Day 5 had us heading back out on the road, going north on the Klondike Highway. Linda had the pleasure of listening to me tell stories about everything along the road until we passed Lake Laberge, as this was my stomping grounds for many years.
We stopped for lunch at 5 fingers rapids. The Yukon River splits into 5 channels here, and not all of them are navigable, only one was deep enough for the paddlewheelers that traveled the river. There is still a cable that the ships used to pull themselves up the 2-foot falls. From the lookout there are stairs to go down the escarpment and a path to walk to the rapids, it takes around an hour round trip.
Next stop was a photo-op an hour outside of Dawson City, the Tintina Trench lookout. This is a large valley formed by the separating of a fault line some 8 million years ago. The 2 plates of the fault line have shifted over 450km from where they were 65 million years ago. It is a great view from here and a great place to contemplate how tiny a blip we are in the history of the planet.
Our stop for the night, and our home for the next 3, was the Goldrush Campground in downtown Dawson City. The sites are really made for trailers, not tents, and have no shade, but the facilities are well kept, we have power for our cooler, and it is in walking distance to most things in Dawson. We brought our pop-up canopy with us, so we have shade, and the double size air mattress keeps us off the rocks at night.

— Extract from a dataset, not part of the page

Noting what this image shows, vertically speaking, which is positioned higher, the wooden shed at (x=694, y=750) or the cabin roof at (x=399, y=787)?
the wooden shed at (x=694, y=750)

After we set up camp, we headed over to Diamond Tooth Gerties Casino to make a donation to the Klondike Visitors Association. After we left our money on the table and in the slots, we headed over to the Downtown Hotel so Linda could do the Sourtoe Cocktail. For $5 plus the price of a shot of something 40% you can have a human toe put in your drink, if it touches your lip, your get a certificate and membership card for the Sourtoe Cocktail Club.
While we were waiting for the toe to start, we got to listen to a great piano player. He was the Stompin Tom of piano, complete with a board under his foot. He has a diverse repertoire, and takes requests. He plays from 7-9 nightly and its definitely worth a visit to hear him play.
To end the night we sat by the river, and watched the solstice sunset at 12:50am. We didn’t manage to get up for sunrise at 3:57.